Controle, controle, não vejo a terra!”. A desesperada frase do piloto Edilberto Villar Molina, que levava a delegação do Alianza Lima, do Peru, estampada na capa do jornal “La Republica”, de Lima, Peru, de 11 dezembro de 1987, certamente não foi lida no momento por Paolo Guerrero. À época com três anos de vida, o atual atacante corintiano era apenas o mascote da equipe e acompanhava o tio José “Caico” Gonzales Ganoza, goleiro, em alguns jogos do time em casa.
Antes mesmo de entender o significado daquela manchete na capa do jornal, o atacante do Corinthians perdeu o parente no desastre aéreo que matou 43 pessoas, entre elas, todos os jogadores titulares, reservas e comissão técnica da tradicional equipe peruana - curiosamente, apenas o piloto sobreviveu. O elenco, acompanhado por torcedores, tripulantes e árbitros, retornava de uma vitória por 1 a 0 sobre o Deportivo Pucallpa. À época, não havia voos comerciais disponíveis, e as equipes viajavam em aviões fretados. O Fokker F-27, da Marina de Guerra do Peru, caiu próximo ao Aeroporto Jorge Chavez, de Lima, no mar de Ventanilla.

Segundo pai e medo de avião
Irmão de Petronila Gonzales, mãe de Paolo Guerrero, Caico era extremamente ligado ao sobrinho. Por isso, fazia questão de levar o corintiano, ainda recém-nascido, aos estádios. Seu prazer era carregar o pequeno para todo lado. Familiares e pessoas que conviveram com Caico nos quase quatro anos iniciais da vida de Guerrero dizem que o goleiro era o segundo pai do jogador.
- Foi horrível. Dor atrás de dor. Ninguém conseguia consolar ninguém, porque todos tinham alguma pessoa ligada ao acidente. Difícil – recorda Rafael Castillo, 85 anos e treinador de Paolo dos 11 aos 15 anos na base do Alianza.
Como todo assunto polêmico, a consequência disso tudo na vida de Guerrero gera controvérsias. Muito se fala que o atleta tem medo de avião. Julio Rivera, seu irmão, nega. Ele lembra que Paolo não tinha noção do que acontecera quando pequeno e afirma que a única coisa que tirou o sono do atacante recentemente foi a ruptura dos ligamentos do joelho esquerdo em 2009, quando o tratamento realizado afetou seu sistema nervoso.
Por outro lado, Juan Gonzales Ganosa, irmão de Petronila e do próprio Caico, discorda. Ele acredita que parte da aversão de Paolo a aviões tem, sim, ligação com a tragédia que matou seu tio. Versão compartilhada e bancada pela imprensa local.
======
▶ **DESCRIÇÃO DA TAREFA**
Segundo o texto sobre a tragédia do Alianza Lima, que modelo de avião caiu perto do Aeroporto Jorge Chavez? A listagem abaixo vem de outra fonte.
======
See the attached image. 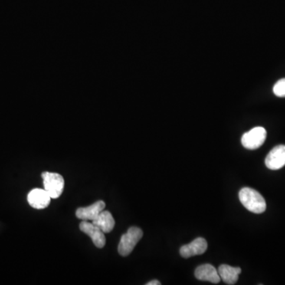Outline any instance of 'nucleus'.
<instances>
[{"label":"nucleus","instance_id":"obj_1","mask_svg":"<svg viewBox=\"0 0 285 285\" xmlns=\"http://www.w3.org/2000/svg\"><path fill=\"white\" fill-rule=\"evenodd\" d=\"M239 197L245 208L251 212L260 214L266 210L264 197L253 188L244 187L240 190Z\"/></svg>","mask_w":285,"mask_h":285},{"label":"nucleus","instance_id":"obj_2","mask_svg":"<svg viewBox=\"0 0 285 285\" xmlns=\"http://www.w3.org/2000/svg\"><path fill=\"white\" fill-rule=\"evenodd\" d=\"M142 231L137 227H132L122 236L118 245V253L123 257L129 255L136 244L142 239Z\"/></svg>","mask_w":285,"mask_h":285},{"label":"nucleus","instance_id":"obj_3","mask_svg":"<svg viewBox=\"0 0 285 285\" xmlns=\"http://www.w3.org/2000/svg\"><path fill=\"white\" fill-rule=\"evenodd\" d=\"M44 189L49 193L52 199H57L63 194L64 188V179L63 176L57 173L43 172Z\"/></svg>","mask_w":285,"mask_h":285},{"label":"nucleus","instance_id":"obj_4","mask_svg":"<svg viewBox=\"0 0 285 285\" xmlns=\"http://www.w3.org/2000/svg\"><path fill=\"white\" fill-rule=\"evenodd\" d=\"M267 136V132L263 127H255L246 132L242 137V145L249 150H255L263 146Z\"/></svg>","mask_w":285,"mask_h":285},{"label":"nucleus","instance_id":"obj_5","mask_svg":"<svg viewBox=\"0 0 285 285\" xmlns=\"http://www.w3.org/2000/svg\"><path fill=\"white\" fill-rule=\"evenodd\" d=\"M79 228L85 234L91 238L92 241L95 247L98 248H103L106 245L105 233L93 223L88 221H83L79 224Z\"/></svg>","mask_w":285,"mask_h":285},{"label":"nucleus","instance_id":"obj_6","mask_svg":"<svg viewBox=\"0 0 285 285\" xmlns=\"http://www.w3.org/2000/svg\"><path fill=\"white\" fill-rule=\"evenodd\" d=\"M51 197L45 189L34 188L29 193L27 201L32 208L44 209L51 203Z\"/></svg>","mask_w":285,"mask_h":285},{"label":"nucleus","instance_id":"obj_7","mask_svg":"<svg viewBox=\"0 0 285 285\" xmlns=\"http://www.w3.org/2000/svg\"><path fill=\"white\" fill-rule=\"evenodd\" d=\"M266 165L269 169L276 171L285 165V145H278L270 151L266 158Z\"/></svg>","mask_w":285,"mask_h":285},{"label":"nucleus","instance_id":"obj_8","mask_svg":"<svg viewBox=\"0 0 285 285\" xmlns=\"http://www.w3.org/2000/svg\"><path fill=\"white\" fill-rule=\"evenodd\" d=\"M208 248V243L204 238H197L192 243L184 245L180 248V254L184 258L201 255Z\"/></svg>","mask_w":285,"mask_h":285},{"label":"nucleus","instance_id":"obj_9","mask_svg":"<svg viewBox=\"0 0 285 285\" xmlns=\"http://www.w3.org/2000/svg\"><path fill=\"white\" fill-rule=\"evenodd\" d=\"M106 208V203L103 201H99L94 204L85 207V208H78L76 211V217L83 221H93L94 219L97 218L98 216L100 214L101 211H103Z\"/></svg>","mask_w":285,"mask_h":285},{"label":"nucleus","instance_id":"obj_10","mask_svg":"<svg viewBox=\"0 0 285 285\" xmlns=\"http://www.w3.org/2000/svg\"><path fill=\"white\" fill-rule=\"evenodd\" d=\"M195 276L198 280L213 283H218L221 280L218 270L210 264L198 266L195 270Z\"/></svg>","mask_w":285,"mask_h":285},{"label":"nucleus","instance_id":"obj_11","mask_svg":"<svg viewBox=\"0 0 285 285\" xmlns=\"http://www.w3.org/2000/svg\"><path fill=\"white\" fill-rule=\"evenodd\" d=\"M218 273L220 279L227 284L232 285L239 280V276L242 273L241 268L232 267L228 265H221L219 267Z\"/></svg>","mask_w":285,"mask_h":285},{"label":"nucleus","instance_id":"obj_12","mask_svg":"<svg viewBox=\"0 0 285 285\" xmlns=\"http://www.w3.org/2000/svg\"><path fill=\"white\" fill-rule=\"evenodd\" d=\"M94 225L99 227L105 234L111 232L115 227V220L109 211H101L97 218L92 221Z\"/></svg>","mask_w":285,"mask_h":285},{"label":"nucleus","instance_id":"obj_13","mask_svg":"<svg viewBox=\"0 0 285 285\" xmlns=\"http://www.w3.org/2000/svg\"><path fill=\"white\" fill-rule=\"evenodd\" d=\"M273 93L277 97L285 98V78L276 82L273 86Z\"/></svg>","mask_w":285,"mask_h":285},{"label":"nucleus","instance_id":"obj_14","mask_svg":"<svg viewBox=\"0 0 285 285\" xmlns=\"http://www.w3.org/2000/svg\"><path fill=\"white\" fill-rule=\"evenodd\" d=\"M160 282L158 281V280H152V281L148 282L147 283V285H160Z\"/></svg>","mask_w":285,"mask_h":285}]
</instances>
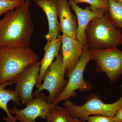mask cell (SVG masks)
Wrapping results in <instances>:
<instances>
[{
    "label": "cell",
    "mask_w": 122,
    "mask_h": 122,
    "mask_svg": "<svg viewBox=\"0 0 122 122\" xmlns=\"http://www.w3.org/2000/svg\"><path fill=\"white\" fill-rule=\"evenodd\" d=\"M30 0L5 13L0 20V47H29L34 30Z\"/></svg>",
    "instance_id": "1"
},
{
    "label": "cell",
    "mask_w": 122,
    "mask_h": 122,
    "mask_svg": "<svg viewBox=\"0 0 122 122\" xmlns=\"http://www.w3.org/2000/svg\"><path fill=\"white\" fill-rule=\"evenodd\" d=\"M37 55L29 47H0V85L16 83L27 66L38 61Z\"/></svg>",
    "instance_id": "2"
},
{
    "label": "cell",
    "mask_w": 122,
    "mask_h": 122,
    "mask_svg": "<svg viewBox=\"0 0 122 122\" xmlns=\"http://www.w3.org/2000/svg\"><path fill=\"white\" fill-rule=\"evenodd\" d=\"M86 45L90 49H105L122 45V32L112 25L107 12L91 21L86 29Z\"/></svg>",
    "instance_id": "3"
},
{
    "label": "cell",
    "mask_w": 122,
    "mask_h": 122,
    "mask_svg": "<svg viewBox=\"0 0 122 122\" xmlns=\"http://www.w3.org/2000/svg\"><path fill=\"white\" fill-rule=\"evenodd\" d=\"M122 91V85L121 86ZM64 107L68 110L72 118L86 122V118L91 115H102L113 117L122 107V94L120 98L111 103H106L96 93H91L86 98V102L82 106L75 105L70 100L65 101Z\"/></svg>",
    "instance_id": "4"
},
{
    "label": "cell",
    "mask_w": 122,
    "mask_h": 122,
    "mask_svg": "<svg viewBox=\"0 0 122 122\" xmlns=\"http://www.w3.org/2000/svg\"><path fill=\"white\" fill-rule=\"evenodd\" d=\"M65 76V68L61 51H60L55 60L44 74L42 79L43 83L33 92V96L34 97L42 91L46 90L49 92L47 96L48 102L53 103L66 87L68 81L66 80Z\"/></svg>",
    "instance_id": "5"
},
{
    "label": "cell",
    "mask_w": 122,
    "mask_h": 122,
    "mask_svg": "<svg viewBox=\"0 0 122 122\" xmlns=\"http://www.w3.org/2000/svg\"><path fill=\"white\" fill-rule=\"evenodd\" d=\"M91 60V52L87 45L83 46V52L77 63L68 78V83L63 92L53 103L57 104L62 101L69 100L78 94L76 91L89 92L93 89L90 82L84 80L83 74L85 68Z\"/></svg>",
    "instance_id": "6"
},
{
    "label": "cell",
    "mask_w": 122,
    "mask_h": 122,
    "mask_svg": "<svg viewBox=\"0 0 122 122\" xmlns=\"http://www.w3.org/2000/svg\"><path fill=\"white\" fill-rule=\"evenodd\" d=\"M90 50L96 72L105 73L111 84L116 82L122 75V51L117 48Z\"/></svg>",
    "instance_id": "7"
},
{
    "label": "cell",
    "mask_w": 122,
    "mask_h": 122,
    "mask_svg": "<svg viewBox=\"0 0 122 122\" xmlns=\"http://www.w3.org/2000/svg\"><path fill=\"white\" fill-rule=\"evenodd\" d=\"M55 104L48 102L47 96L41 92L27 104L24 109H18L15 106L9 109L11 114H13L19 122H36L37 118L46 119L51 109Z\"/></svg>",
    "instance_id": "8"
},
{
    "label": "cell",
    "mask_w": 122,
    "mask_h": 122,
    "mask_svg": "<svg viewBox=\"0 0 122 122\" xmlns=\"http://www.w3.org/2000/svg\"><path fill=\"white\" fill-rule=\"evenodd\" d=\"M41 61L27 66L20 73L16 81L15 90L21 102L27 104L34 98L33 91L39 77Z\"/></svg>",
    "instance_id": "9"
},
{
    "label": "cell",
    "mask_w": 122,
    "mask_h": 122,
    "mask_svg": "<svg viewBox=\"0 0 122 122\" xmlns=\"http://www.w3.org/2000/svg\"><path fill=\"white\" fill-rule=\"evenodd\" d=\"M61 52L63 64L65 68V76L70 75L83 52V46L77 40L62 34Z\"/></svg>",
    "instance_id": "10"
},
{
    "label": "cell",
    "mask_w": 122,
    "mask_h": 122,
    "mask_svg": "<svg viewBox=\"0 0 122 122\" xmlns=\"http://www.w3.org/2000/svg\"><path fill=\"white\" fill-rule=\"evenodd\" d=\"M68 1L76 14L77 21V39L83 46H85L86 45L85 32L88 25L94 18L102 17L107 11L102 9L92 10L89 6L82 9L79 7L74 0Z\"/></svg>",
    "instance_id": "11"
},
{
    "label": "cell",
    "mask_w": 122,
    "mask_h": 122,
    "mask_svg": "<svg viewBox=\"0 0 122 122\" xmlns=\"http://www.w3.org/2000/svg\"><path fill=\"white\" fill-rule=\"evenodd\" d=\"M56 2L60 30L62 34L77 39V21L71 11L69 2L68 0H56Z\"/></svg>",
    "instance_id": "12"
},
{
    "label": "cell",
    "mask_w": 122,
    "mask_h": 122,
    "mask_svg": "<svg viewBox=\"0 0 122 122\" xmlns=\"http://www.w3.org/2000/svg\"><path fill=\"white\" fill-rule=\"evenodd\" d=\"M37 4L44 11L48 20L49 30L46 38L47 41L56 39L60 31L56 0H41Z\"/></svg>",
    "instance_id": "13"
},
{
    "label": "cell",
    "mask_w": 122,
    "mask_h": 122,
    "mask_svg": "<svg viewBox=\"0 0 122 122\" xmlns=\"http://www.w3.org/2000/svg\"><path fill=\"white\" fill-rule=\"evenodd\" d=\"M62 43V37L60 35L56 39L47 41L44 48L45 55L41 61L40 72L36 86L37 88L41 85L44 74L59 53Z\"/></svg>",
    "instance_id": "14"
},
{
    "label": "cell",
    "mask_w": 122,
    "mask_h": 122,
    "mask_svg": "<svg viewBox=\"0 0 122 122\" xmlns=\"http://www.w3.org/2000/svg\"><path fill=\"white\" fill-rule=\"evenodd\" d=\"M9 85L8 84L0 85V108L4 110L7 115V117H3L6 122H16V117L13 116L8 109V104L9 102L12 101L17 106L21 105L18 94L15 90L5 89V87Z\"/></svg>",
    "instance_id": "15"
},
{
    "label": "cell",
    "mask_w": 122,
    "mask_h": 122,
    "mask_svg": "<svg viewBox=\"0 0 122 122\" xmlns=\"http://www.w3.org/2000/svg\"><path fill=\"white\" fill-rule=\"evenodd\" d=\"M108 17L110 21L115 28L120 29L122 32V3L114 0H108Z\"/></svg>",
    "instance_id": "16"
},
{
    "label": "cell",
    "mask_w": 122,
    "mask_h": 122,
    "mask_svg": "<svg viewBox=\"0 0 122 122\" xmlns=\"http://www.w3.org/2000/svg\"><path fill=\"white\" fill-rule=\"evenodd\" d=\"M72 118L69 112L65 107L55 104L51 109L46 119L50 122H70Z\"/></svg>",
    "instance_id": "17"
},
{
    "label": "cell",
    "mask_w": 122,
    "mask_h": 122,
    "mask_svg": "<svg viewBox=\"0 0 122 122\" xmlns=\"http://www.w3.org/2000/svg\"><path fill=\"white\" fill-rule=\"evenodd\" d=\"M78 4L80 3H86L90 5V8L92 10L102 9L107 12L109 10V4L108 0H74Z\"/></svg>",
    "instance_id": "18"
},
{
    "label": "cell",
    "mask_w": 122,
    "mask_h": 122,
    "mask_svg": "<svg viewBox=\"0 0 122 122\" xmlns=\"http://www.w3.org/2000/svg\"><path fill=\"white\" fill-rule=\"evenodd\" d=\"M25 0H0V17L4 14L14 9Z\"/></svg>",
    "instance_id": "19"
},
{
    "label": "cell",
    "mask_w": 122,
    "mask_h": 122,
    "mask_svg": "<svg viewBox=\"0 0 122 122\" xmlns=\"http://www.w3.org/2000/svg\"><path fill=\"white\" fill-rule=\"evenodd\" d=\"M87 122H115L113 117L99 115H91L86 118Z\"/></svg>",
    "instance_id": "20"
},
{
    "label": "cell",
    "mask_w": 122,
    "mask_h": 122,
    "mask_svg": "<svg viewBox=\"0 0 122 122\" xmlns=\"http://www.w3.org/2000/svg\"><path fill=\"white\" fill-rule=\"evenodd\" d=\"M113 118L115 122H122V107L118 110Z\"/></svg>",
    "instance_id": "21"
},
{
    "label": "cell",
    "mask_w": 122,
    "mask_h": 122,
    "mask_svg": "<svg viewBox=\"0 0 122 122\" xmlns=\"http://www.w3.org/2000/svg\"><path fill=\"white\" fill-rule=\"evenodd\" d=\"M70 122H82L77 118H72L70 120Z\"/></svg>",
    "instance_id": "22"
},
{
    "label": "cell",
    "mask_w": 122,
    "mask_h": 122,
    "mask_svg": "<svg viewBox=\"0 0 122 122\" xmlns=\"http://www.w3.org/2000/svg\"><path fill=\"white\" fill-rule=\"evenodd\" d=\"M114 0L117 1V2H118L122 3V0Z\"/></svg>",
    "instance_id": "23"
},
{
    "label": "cell",
    "mask_w": 122,
    "mask_h": 122,
    "mask_svg": "<svg viewBox=\"0 0 122 122\" xmlns=\"http://www.w3.org/2000/svg\"><path fill=\"white\" fill-rule=\"evenodd\" d=\"M31 0L34 1H36V2H37L38 1L41 0Z\"/></svg>",
    "instance_id": "24"
},
{
    "label": "cell",
    "mask_w": 122,
    "mask_h": 122,
    "mask_svg": "<svg viewBox=\"0 0 122 122\" xmlns=\"http://www.w3.org/2000/svg\"><path fill=\"white\" fill-rule=\"evenodd\" d=\"M50 122L49 121V120H47V122Z\"/></svg>",
    "instance_id": "25"
},
{
    "label": "cell",
    "mask_w": 122,
    "mask_h": 122,
    "mask_svg": "<svg viewBox=\"0 0 122 122\" xmlns=\"http://www.w3.org/2000/svg\"></svg>",
    "instance_id": "26"
}]
</instances>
======
▶ **RESPOSTA ABAIXO**
Um Fokker F-27, da Marina de Guerra do Peru.